- The payout makes the future class actions more likely, so corporations should get ready.
The settlement hearing in Dorajay Pty Ltd v Aristocrat Leisure Limited, also known as the Aristocrat class action, was held on 28 August. The proposed settlement was approved, resulting in the shareholders receiving $136 million, the end of five years of litigation and the largest shareholder class action payout in Australian history.
The Aristocrat Class Action was commenced in November 2003 and the hearing of stage 1 (liability and the damages claim of the lead plaintiff) by Justice Stone of the Federal Court of Australia concluded on 30 October 2007.
The class action was on behalf of all shareholders who acquired an interest in shares in Aristocrat Leisure Ltd ("Aristocrat") between 19 February 2002 and 27 May 2003 and who suffered loss as a result of Aristocrat allegedly overstating its profits and failing to disclose that it would not meet earnings forecasts. The Aristocrat class action had originally been commenced only on behalf of shareholders who had agreed to instruct Maurice Blackburn but the class was subsequently "opened" to all shareholders.
The class action alleges contravention of the prohibitions on misleading and deceptive conduct in section 1041H of the Corporations Act 2001 (Cth), section 12DA of the Australian Securities and Investments Commission Act 2001 (Cth) and section 52 of the Trade Practices Act 1974 (Cth), and that Aristocrat failed to disclose material information to the market in a timely way in contravention of the continuous disclosure requirements in section 674 of the Corporations Act 2001 (Cth).
The details of the Aristocrat class action settlement that have been made public are:
- the group was comprised of 556 shareholders represented by Maurice Blackburn and with funding from an IMF (Australia) Ltd subsidiary (the Funded Group) and some 2300 shareholders who only came forward to participate in the settlement (the Unfunded Group).

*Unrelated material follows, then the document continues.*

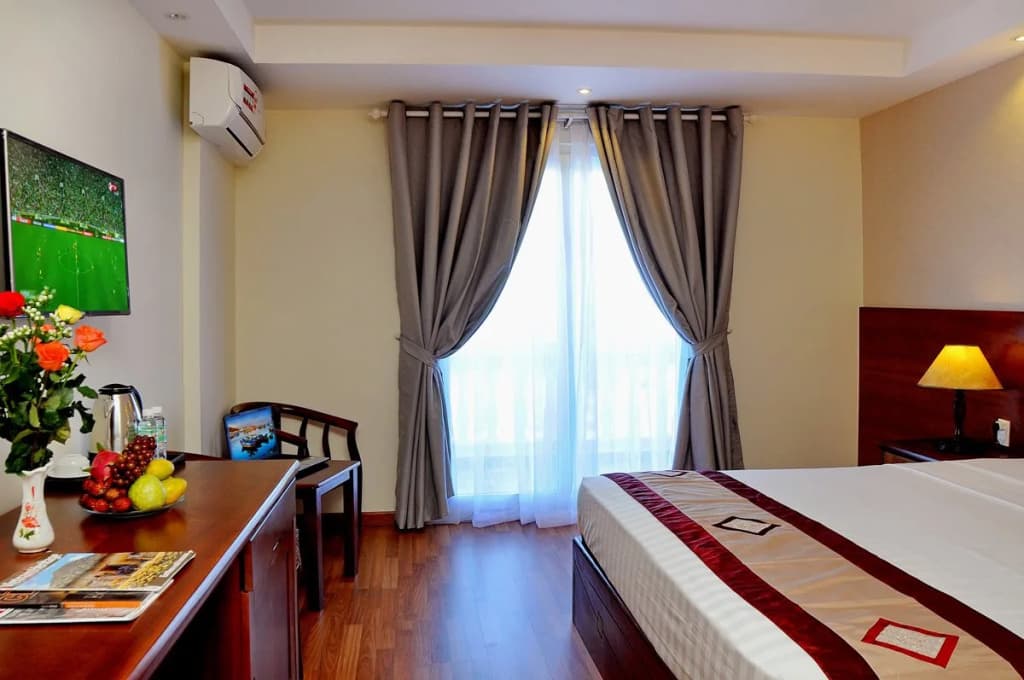 Verano Hotel - photo 2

- the Funded Group, which was likely to contain a high number of institutional investors, would share in a fund of $109 million.
- the Unfunded Group would share in a fund of $27 million.
- the recovery rate for group members in the Funded Group and Unfunded Group is designed to be the same.
- if group members claims do not result in the funds being completely utilised then any remaining monies in (a) the Unfunded Group fund are returned to Aristocrat; and (b) the Funded Group fund are shared by the Funded Group.
- the lawyers who ran the proceedings would receive $8.5 million for their fees and disbursements.
- IMF expects to receive about $37 million from the settlement proceeds.
During the course of the hearing Maurice Blackburn, had estimated a total damages bill as high as $396 million, IMF had estimated a maximum claim of $240 million while Aristocrat had estimated the damages as being between $10 million and $20 million. The reason for that large discrepancy which one would expect to have been taken into account in agreeing the final settlement was uncertainty over causation and the calculation of damages. If the applicant's preferred approach to causation and damages had been accepted by the Court then a larger judgment would have followed.
Aristocrat announced to the market in May that it would fund $40 million of the settlement with the remainder presumably being covered by insurance.
Prior to Aristocrat the largest shareholder class action payout in Australia was in King v GIO where the settlement was $97 million for a final group of 23,099 claimants and the plaintiffs' lawyers received fees of about $17 million (including a 25% uplift of their hourly fee and disbursements).
The Aristocrat class action settlement will:
- fortify plaintiffs' lawyers and litigation funders who can point to the Aristocrat class action as proof that they can deliver substantial payouts to shareholders. After the Telstra class action settlement where a $300m claim was settled for $5m the credibility of some class action promoters had taken a battering.
- encourage shareholders, particularly institutional shareholders, to be part of shareholder class actions as a payout is likely.
- raises for consideration whether the class action exerts undue pressure on a respondent to settle because they face a large but uncertain liability that may linger for a number of years.
- reinforce the need for corporations to revisit their compliance plans for continuous disclosure in an effort to prevent a contravention.
- cause corporations to revisit their insurance arrangements to ensure they have adequate coverage.
- raises the issue of the respective roles of the Australian Securities and Investments Commission and private litigation in relation to enforcement of continuous disclosure requirements and prohibitions on misleading and deceptive conduct.
The main legal issue in the proceedings was causation and whether indirect or third party reliance (also referred to as fraud on the market) would be sufficient to satisfy the statutory causes of action. The settlement means that this important legal issue will await determination in a later class action. It should also be noted that a statutory version of fraud on the market was raised in CAMAC's September 2007 discussion paper. CAMAC has not issued any recommendations to date.
The content of this article is intended to provide a general guide to the subject matter. Specialist advice should be sought about your specific circumstances.